A propósito da recente reedição – em Portugal e no Brasil - de
A Pior Banda do Mundo em dois volumes cartonados que dão outra consistência aos
livros e fazem jus à qualidade da obra, lembrei-me de recuperar um texto
publicado a 30 de Maio de 2005 no Jornal de Notícias sobre a adaptação
cinematográfica de alguns dos contos que compõem a obra-prima de José Carlos
Fernandes.
Para ler já a seguir.
As adaptações cinematográficas de obras aos quadradinhos
estão na ordem do dia, de "Homem Aranha" a "Constantine",
de "Old Boy" ao muito aguardado "Sin City". A novidade é
que uma banda desenhada de um autor português - o incontornável José Carlos
Fernandes (JCF) - serviu de base a uma curta- metragem brasileira em fase de
conclusão, "O gosto de ferrugem".
"Tudo começou", diz JCF, "quando o realizador Audaci
Júnior" leu a minha história e me contactou, pedindo autorização para
fazer a adaptação". Consultado o editor, "dei-lhe luz verde e agora
espero pelo resultado, pois não participei na passagem para o celulóide".

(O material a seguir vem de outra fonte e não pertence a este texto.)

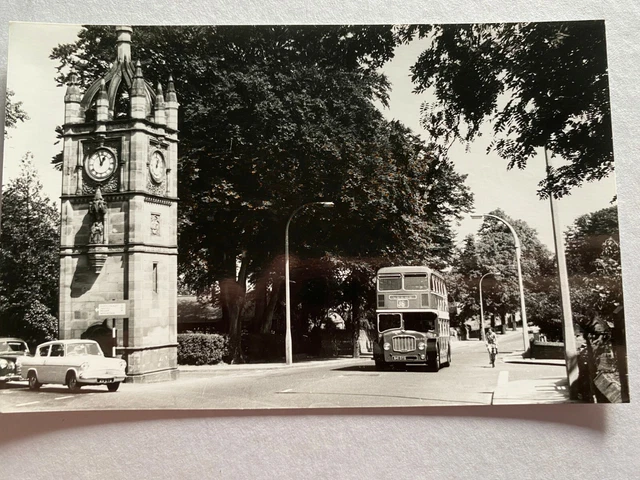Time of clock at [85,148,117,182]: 12:57
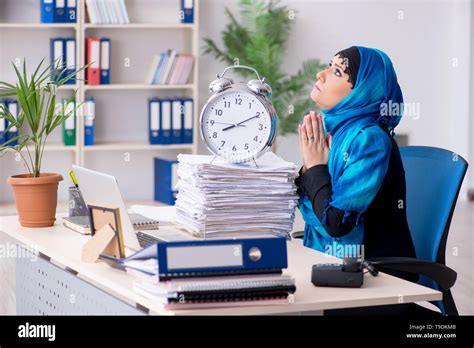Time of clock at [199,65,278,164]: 8:10
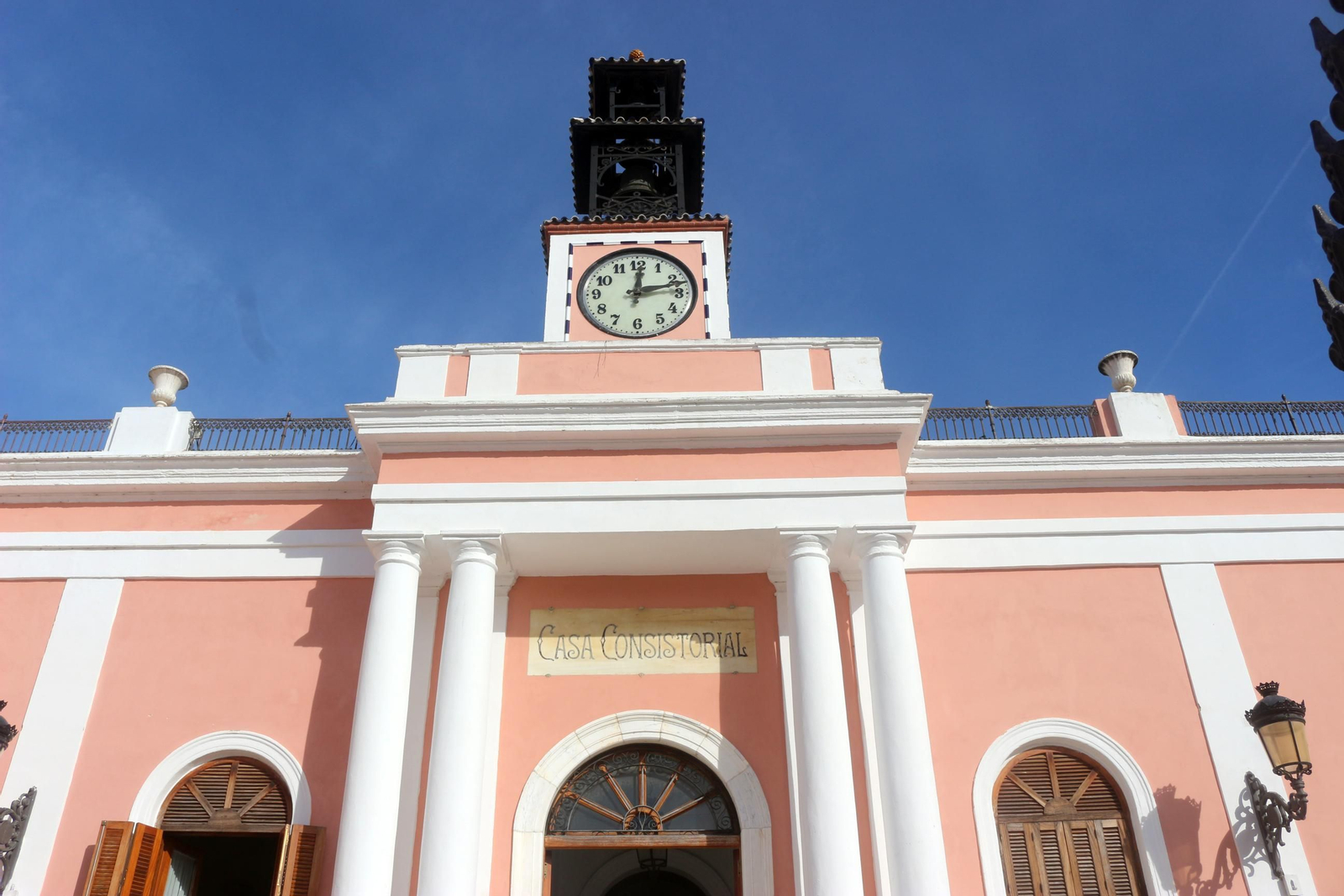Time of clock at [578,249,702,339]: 12:12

Esta não é a primeira vez que a sua obra desperta atenções "Há uns tempos
Sofia Teixeira-Gomes, que estuda cinema em Madrid, pediu-me para adaptar 'O
inextricável labirinto do destino', uma das histórias de 'A pior banda do
mundo'. Há dias veio mostrar-me a curta-metragem 'La señorita Zuenig',
realizada em 2004 e premiada pelo público no último festival de Madrid e
exibida também no Fantasporto".
O resultado final do filme deixou o autor "muito
satisfeito", pois "capta bem o universo e o espírito de 'A pior banda
do Mundo'. E Silvia Abascal, a actriz que dá corpo à Señorita Zuenig, irradia
uma candura que não fazia parte da minha personagem mas que é absolutamente
deliciosa, e que eu dificilmente poderia mostrar através de desenhos. O
interesse dos intercâmbios entre as diferentes artes não está na fidelidade
rigorosa ao original mas em explorar o melhor que cada meio tem para dar".

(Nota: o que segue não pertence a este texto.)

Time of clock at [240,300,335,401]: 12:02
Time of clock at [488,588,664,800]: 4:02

O autor reconhece ligações entre a sua obra e a sétima arte.
"Quando comecei a fazer BD era mais marcado pelo cinema; depois fui-me
aproximando da escrita e afastando-me do cinema. As minhas histórias centram-se
mais sobre ideias do que sobre personagens e movem-se num universo surreal e
abstracto, desligado da tradição naturalista que norteia a esmagadora maioria
da produção cinematográfica".
No cinema existe uma relação muito forte e quase inevitável
com um espaço e um tempo definidos, "um vínculo que eu evito nas minhas BD",
diz. Este afastamento do cinema também ocorreu na vida real "Há uns 15
anos, em Lisboa, chegava a ver sete filmes por semana. Depois vim para o
Algarve, onde a oferta é reduzida. O cinema partilha um equívoco com a BD: é
visto como entretenimento, os espectadores querem, sobretudo, passar uns
momentos bem-dispostos e ficam incomodados se alguém os desafia a pensar".
Todavia, nem por isso José Carlos Fernandes deixa de lado a paixão pela 'sétima
arte'. como se avalia pela admiração que nutre por algumas obras de cineastas
como David Lynch, Jean-PierreJeunet, Quentin Tarantino ou Larry Clark.
Já adaptou "para guiões de curtas-metragens uma dezena
de BD's", enviadas para os concursos do ICAM. "Ficaram sempre
gloriosamente classificadas no fundo da tabela", graceja. Sem querer dar a
ideia da raposa que alega estarem verdes as uvas que estão fora do seu alcance,
diz que o cinema não o atrai muito "Na BD sou senhor do meu mundo. Posso
despenhar um cometa sobre uma cidade ou fazer chover quando me apetece, uma mansão
com piscina sai ao mesmo preço que um T0, a luz é sempre adequada, os actores
não têm birras, amuos ou problemas com drogas. O cinema é absurdamente
caro".
Mas poderá o sucesso de "A Pior Banda do Mundo", fazer sonhar com a
sua adaptação em Hollywood? José Carlos Fernandes responde: "Até agora
Spielberg não manifestou interesse em adquirir os direitos" (risos).